(Aim): In the piece on leadership and listening, what does the quotation in the postscript say courage is also what it takes to do?

(Document segment):
◆ ◆ ◆
What if the most powerful leadership – from home, to shop or office, to city or even nation – comes from listening deeply and fully?  Perhaps what President Obama heard from President Karzai last week was more important for American foreign policy than what our President said to him.  If the job of a leader – whether she’s the boss or not – is to get the best out of others, doesn’t it stand to reason that how she listens may generate more knowledge and more buy-in than what she has to say? Maybe it’s less important to figure out what to say to your kids about their future, drugs, or grades, than how to listen to your kids about these and other topics that matter to them. Maybe heightened listening can take your staff and co-workers and boss to greater clarity, focus, and alignment.

So, why not begin the week considering the power of your listening.  And if you’d like to learn better how to listen powerfully, find some quiet time to listen to my show from Saturday.  I had tremendous expert guests who were all about – of all things – listening!  (That episode and a bunch of other great shows are easily accessible now directly from  my website.)

Listen to lead with your best self,

Dan

P.S.  As I was perusing great Churchill quotes I came across this great one for everyday leadership:  “Courage is what it takes to stand up and speak; courage is also what it takes to sit down and listen.”
◆ ◆ ◆
(Information shown):
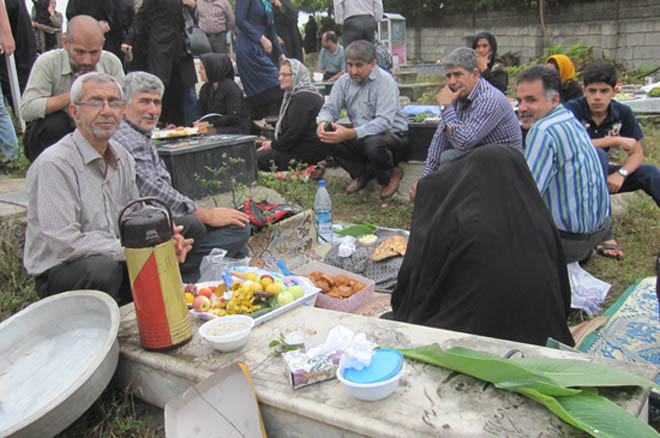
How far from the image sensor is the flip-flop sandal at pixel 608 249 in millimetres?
3908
◆ ◆ ◆
(Written response): To sit down and listen.